# Kindle price reduction at Target ?!



## Ron (Feb 12, 2009)

I went to Target last night and found a very nice Kindle display on the main isle. The price was showing as $259. I finally found someone who works there and informed them that Amazon had reduced their price on Monday to $189. I was informed that just because it is $189 on the internet one should expect that price in the store. After demanding a price check we discovered that Target's price had also been reduced to $189 but no one knew when this had occured, and if I bought one it would wring up at $189 at the register. I then informed that they should change the 2 foot tall price tag to $189 and was told that no one there had the authority to do so.
I promise that I am not making this up.


----------



## Carol Collett (Oct 4, 2009)

Wonder if anyone from Amazon is on KB and reading this? I can't imagine it would make the dept at Amazon who set up this contract with Target very happy.


----------



## jasonrw (Jan 2, 2010)

http://www.kboards.com/index.php/topic,26133.msg510140.html#msg510140


----------



## Scheherazade (Apr 11, 2009)

That's just bad management somewhere down the line mixed with "I don't care" and a bunch of people not willing to take an initiative to get things done.  I guarantee that as soon as Amazon dropped their price on the Kindle that every Target got a price change list with the Kindle on it.  Since it has a giant display they probably already had the extra bits to make it the new price.  The thing with these things is someone has to actually go and change the prices when they get these price change requests and that's where the laziness comes in.  That employee should have been contacting any management he could to find out how he could get that price set correctly, but it would have been going above and beyond so he just opted to wash his hands of it.

I've worked in retail long enough to know how these things and these people work.  I worked in a Sam Goody and we had DVD players for sale.  Selling DVD players at a Sam Goody was a bit like selling a Kindle at Target... okay not that bad, but anyway... I worked in that store a year and was the store manager for another year and during all that time we had this DVD player sitting there at $180 that nobody was buying.  One day I just checked the price out of curiosity... it was ringing up for $20.  So not only had someone ignored the price change in the past, but they told HQ we didn't even have it in stock anymore so they just kept sending the changes for it.  I bought it as a back up DVD player which, of course, I never needed.  My electronics always die on me unless I take measures to insure them, then they work fine.


----------



## Jan Strnad (May 27, 2010)

I've worked retail, too, selling cameras, TVs and stereos at a discount store. In that setting, the salesperson is key. If they know anything and if they give a fig, they can sell stuff. If not, you might as well buy off the internet; in fact, you'll probably get _better _ information off an internet listing at Amazon.

I hadn't held a Kindle until two days ago. I was at Target looking for something else and I thought I'd stop by the Kindle display and take a look. I'd never even seen a Kindle in the wild! After several minutes of searching, during which I did find the Sony ereader display in the "books" section, I asked if they had Kindles and the clerk very sweetly escorted me to the display about 135 feet away from the books, among the phone accessories.

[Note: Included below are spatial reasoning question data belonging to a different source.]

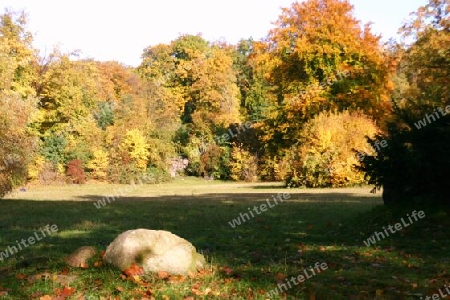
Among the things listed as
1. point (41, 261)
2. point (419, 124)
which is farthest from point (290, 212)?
point (41, 261)

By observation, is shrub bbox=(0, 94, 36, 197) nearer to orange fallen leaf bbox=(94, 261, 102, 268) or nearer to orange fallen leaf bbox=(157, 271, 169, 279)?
orange fallen leaf bbox=(94, 261, 102, 268)

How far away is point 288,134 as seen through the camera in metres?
40.3

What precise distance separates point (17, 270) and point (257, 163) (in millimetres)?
40195

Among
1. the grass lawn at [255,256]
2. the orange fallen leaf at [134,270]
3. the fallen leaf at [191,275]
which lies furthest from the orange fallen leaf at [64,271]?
the fallen leaf at [191,275]

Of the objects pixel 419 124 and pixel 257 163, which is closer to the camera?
pixel 419 124

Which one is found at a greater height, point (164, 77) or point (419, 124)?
point (164, 77)

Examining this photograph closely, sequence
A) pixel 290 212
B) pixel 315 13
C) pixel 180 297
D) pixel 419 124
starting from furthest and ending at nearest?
pixel 315 13
pixel 290 212
pixel 419 124
pixel 180 297

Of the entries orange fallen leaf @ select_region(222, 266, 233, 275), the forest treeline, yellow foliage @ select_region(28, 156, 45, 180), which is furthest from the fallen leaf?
yellow foliage @ select_region(28, 156, 45, 180)

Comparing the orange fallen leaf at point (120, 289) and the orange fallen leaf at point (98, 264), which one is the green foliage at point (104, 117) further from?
the orange fallen leaf at point (120, 289)

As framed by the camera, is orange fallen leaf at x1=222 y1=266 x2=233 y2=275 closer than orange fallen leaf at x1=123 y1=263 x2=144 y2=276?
No

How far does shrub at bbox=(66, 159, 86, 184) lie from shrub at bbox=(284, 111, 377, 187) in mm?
21030

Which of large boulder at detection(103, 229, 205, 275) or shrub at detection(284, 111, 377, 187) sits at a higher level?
shrub at detection(284, 111, 377, 187)

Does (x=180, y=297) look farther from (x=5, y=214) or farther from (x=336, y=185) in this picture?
(x=336, y=185)

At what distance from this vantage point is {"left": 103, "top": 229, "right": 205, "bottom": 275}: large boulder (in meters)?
6.56
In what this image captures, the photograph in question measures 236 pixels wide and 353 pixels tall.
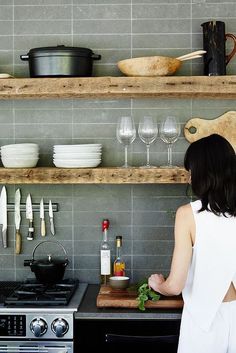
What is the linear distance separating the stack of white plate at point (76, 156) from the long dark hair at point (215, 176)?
79 centimetres

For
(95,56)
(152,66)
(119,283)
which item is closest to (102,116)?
(95,56)

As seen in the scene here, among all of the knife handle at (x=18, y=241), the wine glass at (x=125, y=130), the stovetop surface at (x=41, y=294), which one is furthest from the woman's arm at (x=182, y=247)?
the knife handle at (x=18, y=241)

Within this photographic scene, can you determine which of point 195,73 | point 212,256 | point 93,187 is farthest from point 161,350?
point 195,73

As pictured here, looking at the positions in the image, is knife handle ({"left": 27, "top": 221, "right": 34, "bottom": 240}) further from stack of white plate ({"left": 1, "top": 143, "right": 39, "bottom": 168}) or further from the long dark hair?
the long dark hair

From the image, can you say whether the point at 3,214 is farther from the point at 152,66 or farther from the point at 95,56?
the point at 152,66

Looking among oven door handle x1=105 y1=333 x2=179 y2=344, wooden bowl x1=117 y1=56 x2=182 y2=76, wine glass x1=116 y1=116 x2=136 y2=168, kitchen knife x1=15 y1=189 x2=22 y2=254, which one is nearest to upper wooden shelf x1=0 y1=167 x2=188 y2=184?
wine glass x1=116 y1=116 x2=136 y2=168

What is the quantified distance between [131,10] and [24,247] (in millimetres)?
1563

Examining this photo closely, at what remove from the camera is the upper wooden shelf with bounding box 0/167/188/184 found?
10.0 ft

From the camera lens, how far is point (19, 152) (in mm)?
3166

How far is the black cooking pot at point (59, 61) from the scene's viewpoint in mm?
3016

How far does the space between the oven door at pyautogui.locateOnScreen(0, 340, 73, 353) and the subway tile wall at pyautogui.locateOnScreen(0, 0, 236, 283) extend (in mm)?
651

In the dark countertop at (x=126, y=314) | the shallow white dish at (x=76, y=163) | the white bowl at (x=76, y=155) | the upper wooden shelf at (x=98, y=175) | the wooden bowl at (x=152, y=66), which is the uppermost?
the wooden bowl at (x=152, y=66)

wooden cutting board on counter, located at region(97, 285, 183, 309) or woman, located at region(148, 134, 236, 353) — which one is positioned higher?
woman, located at region(148, 134, 236, 353)

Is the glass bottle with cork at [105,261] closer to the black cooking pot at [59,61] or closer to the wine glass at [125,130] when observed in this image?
the wine glass at [125,130]
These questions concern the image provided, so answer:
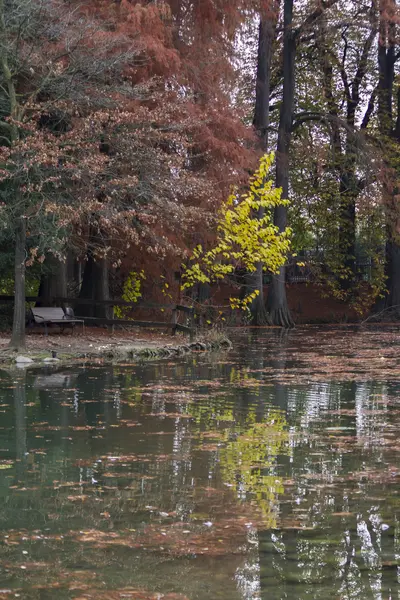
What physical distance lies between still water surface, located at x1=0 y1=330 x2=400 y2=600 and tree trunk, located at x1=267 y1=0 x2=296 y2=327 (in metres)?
21.3

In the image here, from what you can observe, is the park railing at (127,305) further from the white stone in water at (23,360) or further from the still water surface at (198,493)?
the still water surface at (198,493)

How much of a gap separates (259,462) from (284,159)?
28.4 m

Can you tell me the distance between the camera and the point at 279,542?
22.5 feet

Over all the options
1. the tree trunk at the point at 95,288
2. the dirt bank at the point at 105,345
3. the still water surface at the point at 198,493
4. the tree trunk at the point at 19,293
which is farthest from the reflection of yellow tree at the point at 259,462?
the tree trunk at the point at 95,288

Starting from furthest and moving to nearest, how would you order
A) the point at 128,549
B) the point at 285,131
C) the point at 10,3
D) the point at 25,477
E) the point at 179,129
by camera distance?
the point at 285,131 → the point at 179,129 → the point at 10,3 → the point at 25,477 → the point at 128,549

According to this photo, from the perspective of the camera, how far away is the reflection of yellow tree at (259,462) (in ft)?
27.0

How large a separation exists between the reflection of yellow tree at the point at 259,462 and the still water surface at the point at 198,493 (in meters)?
0.02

It was on the end of the aisle, which is good, but there weren't any Kindles on show. Just a bunch of cases. I asked the clerk where the Kindles were and she pointed to the locked cabinet under the display. The Kindles were in boxes, under lock and key. I explained that I was hoping to actually see one and hold it, and she just kind of shrugged, very sweetly, and explained that they didn't have one to display.

So I guess, if you want a Kindle and don't want to wait for the free shipping from Amazon, you can drive to Target and pick one up. If you're on the fence, this Target store isn't going to convert you!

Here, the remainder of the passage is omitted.